The 30-year-old Estrada improved to 42-3 with 28 knockouts as he not only beat Gonzalez for the first time but has now avenged all of three of his career defeats.
Gonzalez, who dropped to 50-3, 41 KOs, has won five world titles in four weight classes.
- Classic battle -
The opening round started conservatively with Estrada throwing most of the punches and Gonzalez content to feel out his opponent. There was a slight clash of heads in the middle of the round with Gonzalez appearing to get the worst of it.
Estrada continued to apply pressure and started to land some serious combinations in the second round. This just served to wake Gonzalez up, signalling the beginning of a classic title fight.
Gonzalez started to feed off the energy of the fight in the second round even using his right hand to wave at Estrada to come closer.
He didn't have to because that was Estrada's game plan from the outset. Gonzalez landed a straight right in the final 10 seconds of the third round but Estrada countered with one of his own just before the bell.
The fight went back and forth in the fifth, sixth and seventh rounds as Gonzalez connected with the big right hand and Estrada countered with a flury of right-left combinations.
Estrada carried the fight through the middle rounds.
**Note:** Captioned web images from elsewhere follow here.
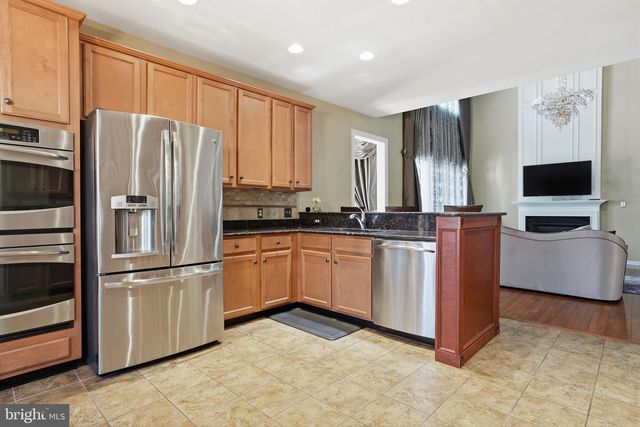 1735 IRON HORSE RD, Huntingdon Valley, PA 19006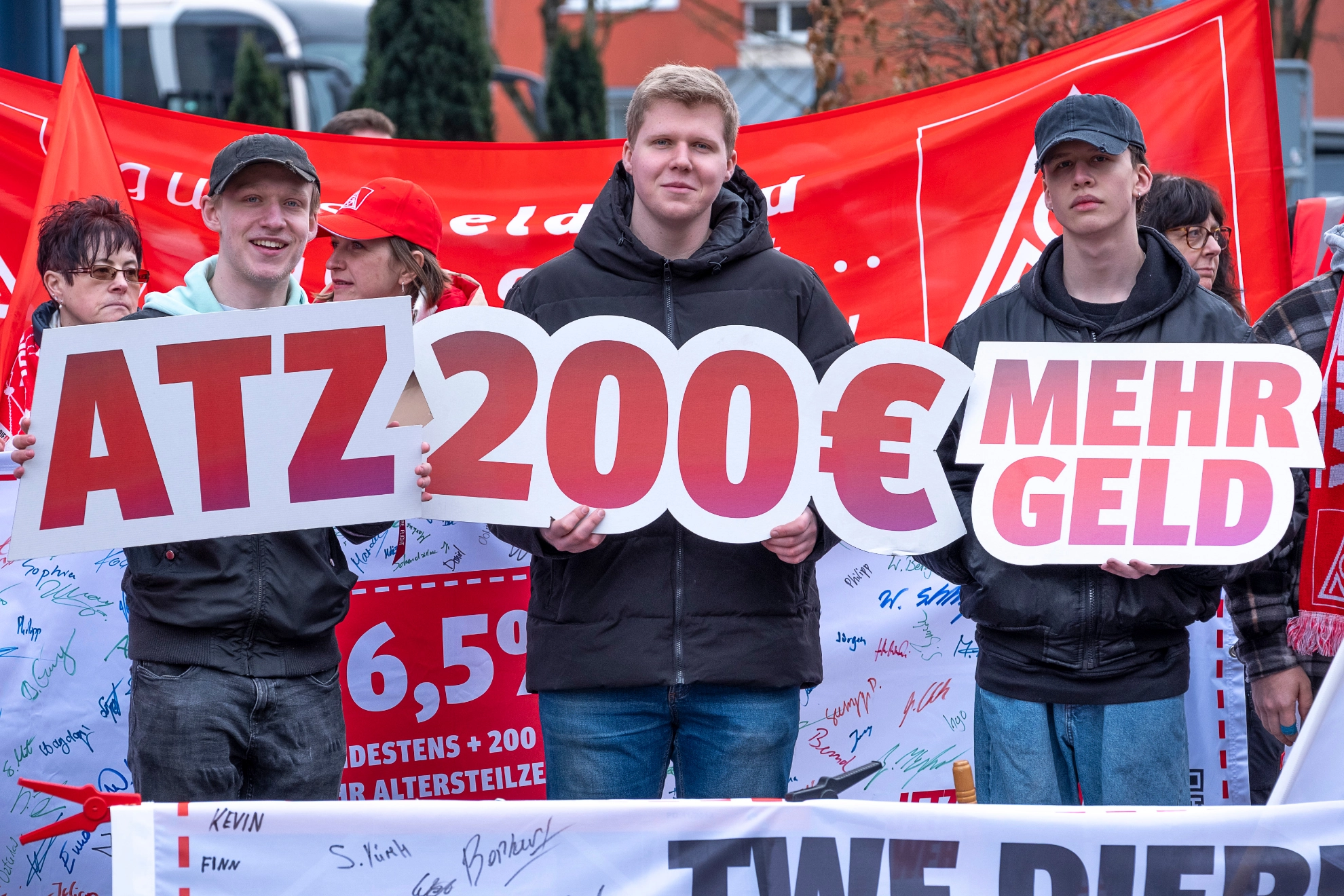 2 Tarifverhandlung Textil & Bekleidung in Ingolstadt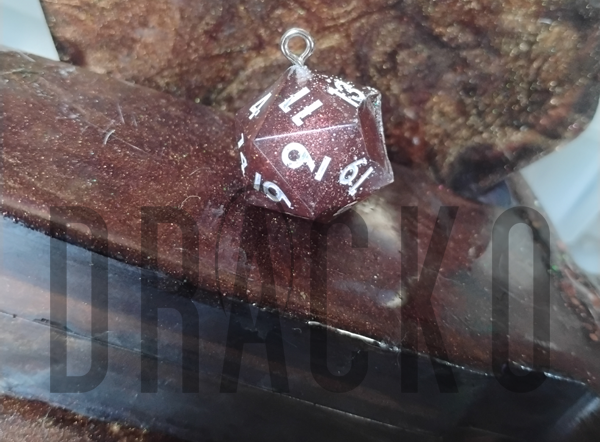 D20 Brown-Red Pendant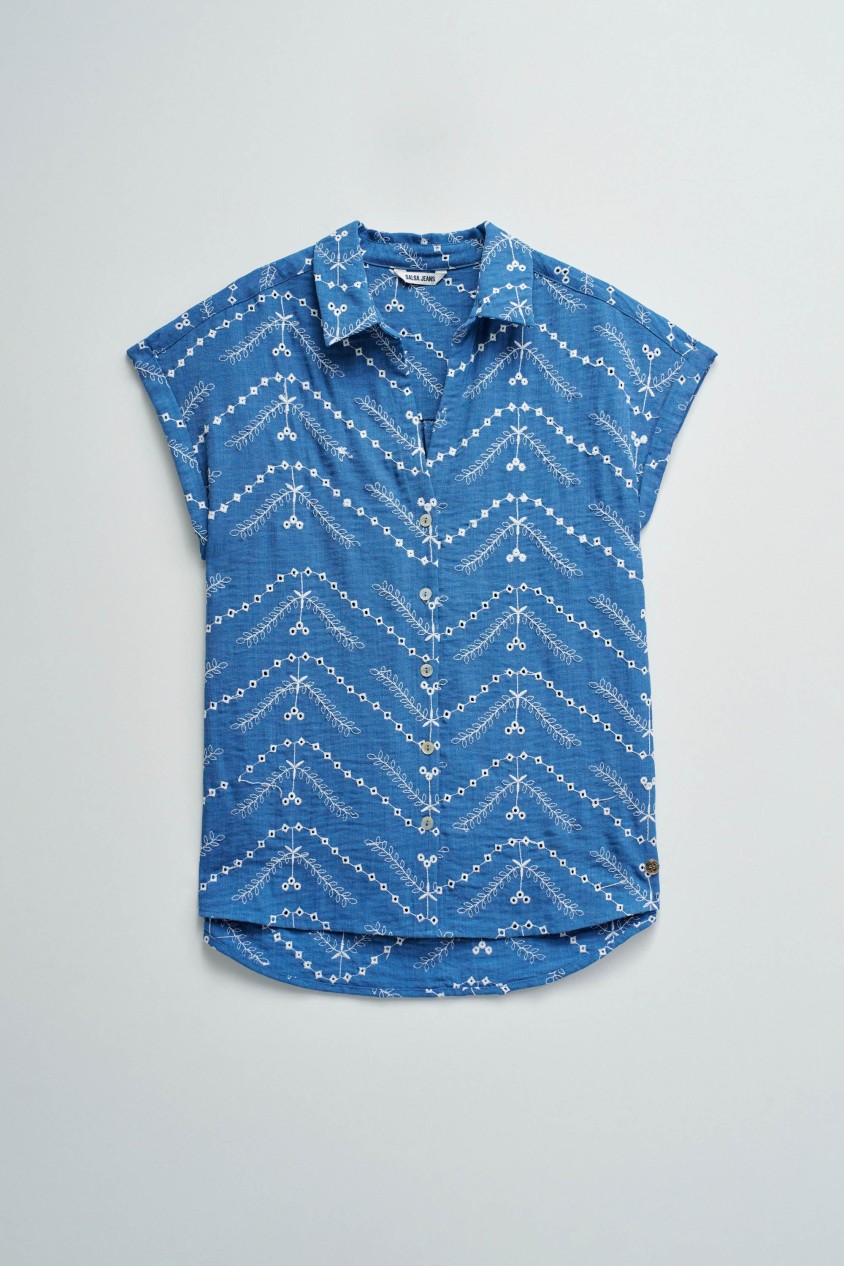 CAMISA CON BORDADOS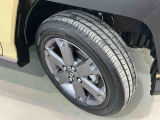 エンジンルームやドアエッジ等、細部まで徹底した清掃と洗浄を実施しております。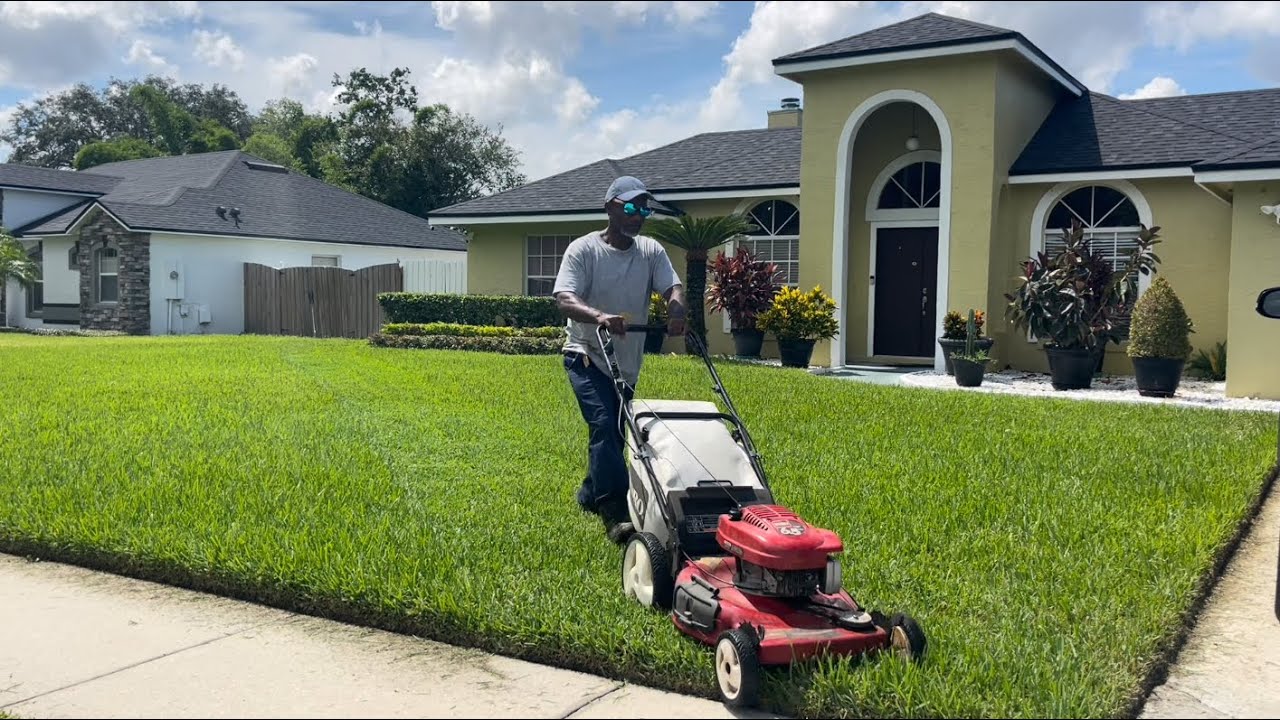 Back At It Again |Front Lawn Mowing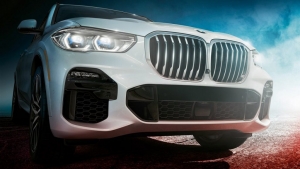 This Newcomer to the Midsize Luxury SUV Class Can’t Compete Against the 2021 BMW X5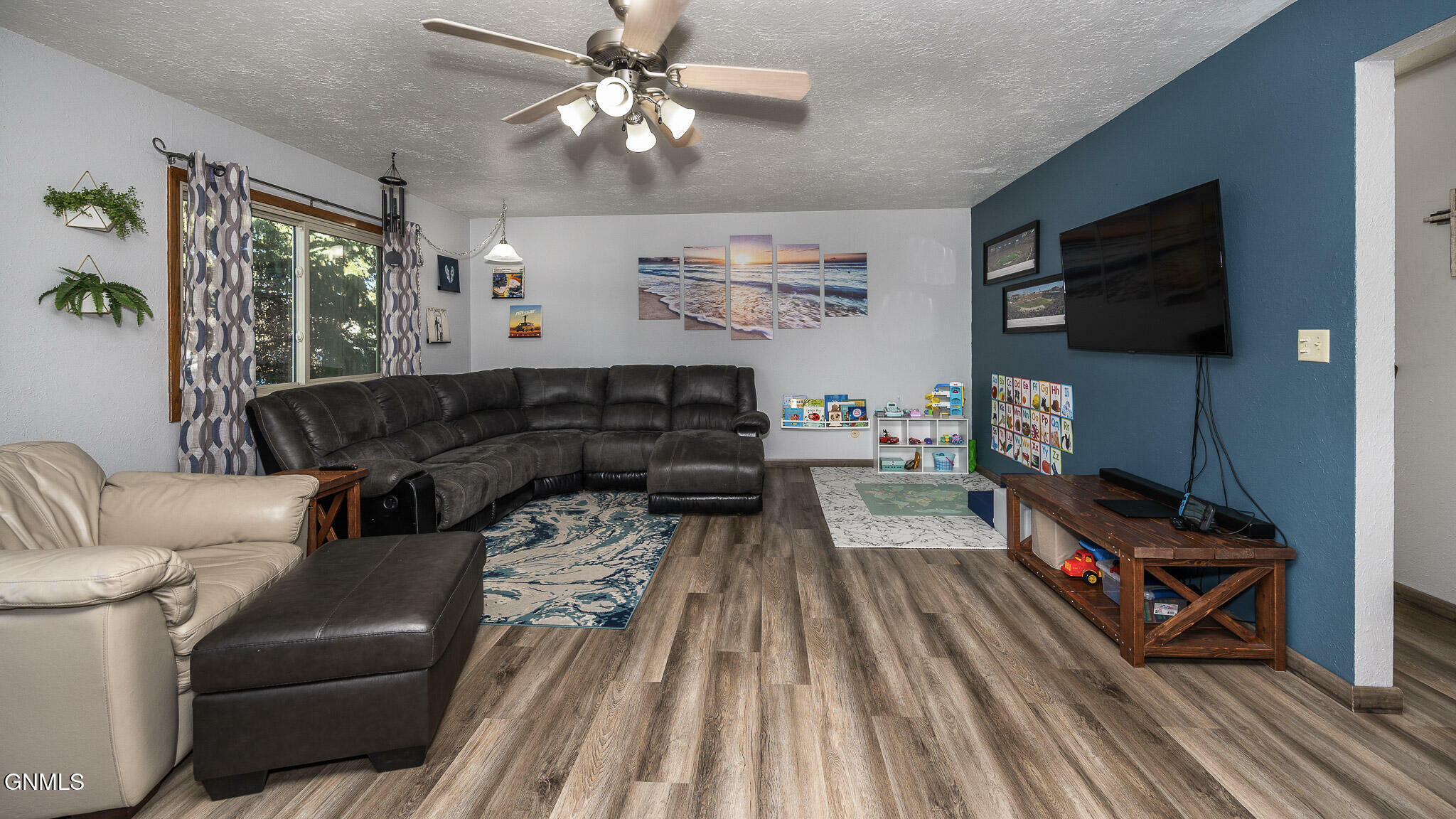 Property Photo: 606 27th Street N ND 58501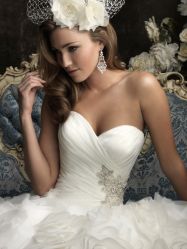 8950c-LANYI COUTURE高级婚纱礼服改衣店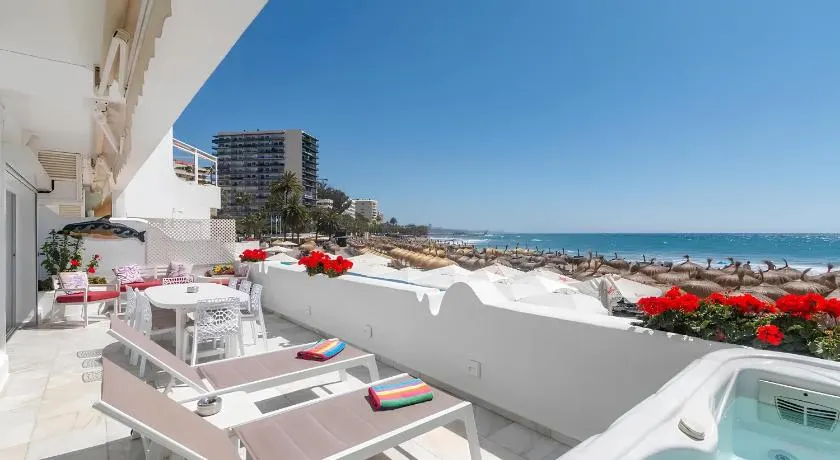 Appartement \"Deluxe On The Beach\" avec vue sur la mer, Wi-Fi et climatisation - Image 1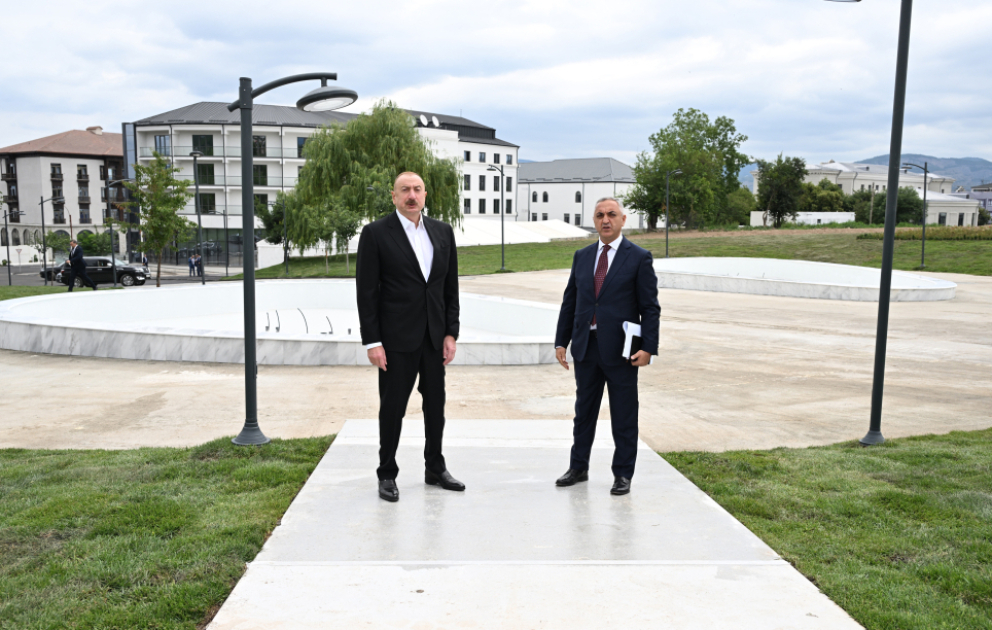 Prezident İlham Əliyev Xankəndidə Zəfər parkında görülən tikinti işləri ilə tanış olub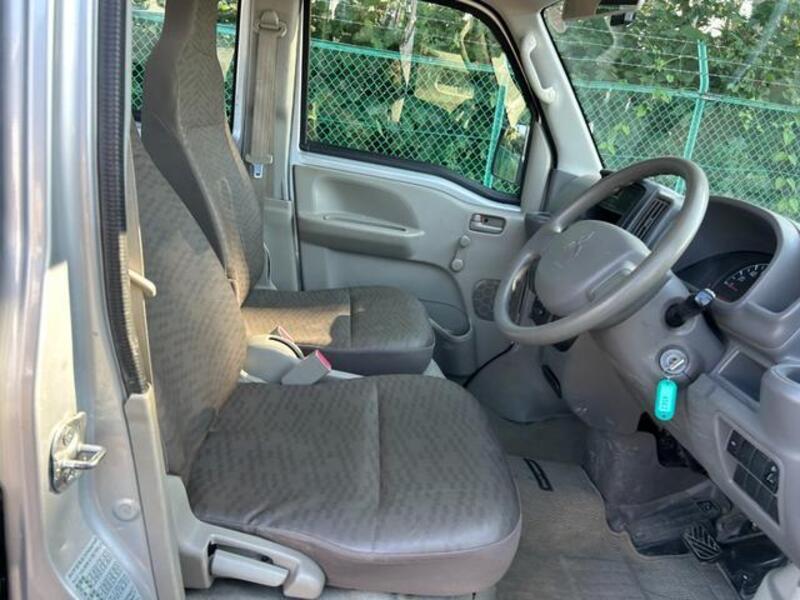 MINICAB VAN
But in between the ninth and 10th, the cameras captured his corner telling told him to go for the knockout because he is losing on the scorecards. Obviously, with one judge scoring it 117-111 that wasn't the case.
In the 10th, Estrada looked for a moment like he might have punched himself out as Gonzalez started landing those big shots that he failed to connect on in the middle rounds when Estrada was throwing bombs.
The fight was extremely close going into the final two rounds which were the best of the fight.
Gonzalez appeared to have Estrada on the back foot in the 12th but couldn't get either the knockout or convince the judges he had done enough to keep his title.
On the undercard, Japan's Hiroto Kyoguchi defended his WBA junior flyweight belt by earning a fourth-round stoppage after his Mexican challenger suffered a hand injury.
Axel Aragon Vega had to stop fighting after a right hook glanced off the top of Kyoguchi's head. The referee stopped the fight because Vega was in too much pain to continue.